**PASSAGE TO READ:**
************

# Advice for a new gerbil owner



## Beagle84 (Dec 9, 2019)

Hi, looking for some advice as this is my first time having pets!

We just got two female gerbils 2 weeks ago (Rosie and Ruby).

They really don’t see to like being handled. We’ve tried putting our hands in the cage and they are happy to come up and have a sniff but if you try to pick them up the scarper! 

Any advice on what we can do to make handling them easier? Or is this just their personalities?


----------



## ForestWomble (May 2, 2013)

Hello and welcome 

Please click on the link below for advice on taming:

http://www.thegerbils.com/gerbil7taming.htm


----------



## Susanna11 (May 29, 2019)

Don't try to pick them up yet, it's very frightening for them. The key to taming is patience, and taking everything at the animal's pace. Keep putting your hands in the cage and letting them sniff. If one day they decide to put a paw on your hand, keep your hand completely still, and give them a treat. Once they are happy putting a paw or two on your hand for a treat, you can make things a bit harder for them. Hold the treat above your hand so that they have to get onto your hand in order to get the treat. Once they are happy sitting on your hand, you can lift it up slightly to get them used to the feeling of movement. Remember they are prey animals and being grabbed is terrifying because it reminds them of being caught by a predator.


----------



## Beagle84 (Dec 9, 2019)

Thank you this is very helpful, I’ll keep trying to gain their trust slowly


----------



## Engel98 (Oct 7, 2018)

Take your time I wouldn't expect them to be handleable yet. Positive reinforcement is the best way to go. Put some food on your hand eventually they'll come over and grab it. Remember to keep still and move slowly. Gerbils are prey animals and in the wild keep an eye out for anything fast moving as it's a threat, hence why predators like lions stalk their prey slowly to remain undetected. Never pick up from above or trap them in a corner, they'd rather run away than fight but if you cut off their escape routes they'll have no choice but to fight...well, bite. One more thing, as you have more than one, I'd suggest going at the pace of the slower one. So if ones climbing over your hand and the other isn't, don't go to the next step of taming until the other one is comfortable climbing over your hand.


----------

************

**SUPPLIED MATERIAL:**
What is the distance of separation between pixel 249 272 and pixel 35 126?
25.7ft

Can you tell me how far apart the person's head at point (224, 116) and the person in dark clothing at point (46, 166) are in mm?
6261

************

Quote the part of the gerbil-handling thread that opens with the words containing "Hello and welcome" and closes with "by a predator.".

**TASK ANSWER:**
Hello and welcome 

Please click on the link below for advice on taming:

http://www.thegerbils.com/gerbil7taming.htm


----------



## Susanna11 (May 29, 2019)

Don't try to pick them up yet, it's very frightening for them. The key to taming is patience, and taking everything at the animal's pace. Keep putting your hands in the cage and letting them sniff. If one day they decide to put a paw on your hand, keep your hand completely still, and give them a treat. Once they are happy putting a paw or two on your hand for a treat, you can make things a bit harder for them. Hold the treat above your hand so that they have to get onto your hand in order to get the treat. Once they are happy sitting on your hand, you can lift it up slightly to get them used to the feeling of movement. Remember they are prey animals and being grabbed is terrifying because it reminds them of being caught by a predator.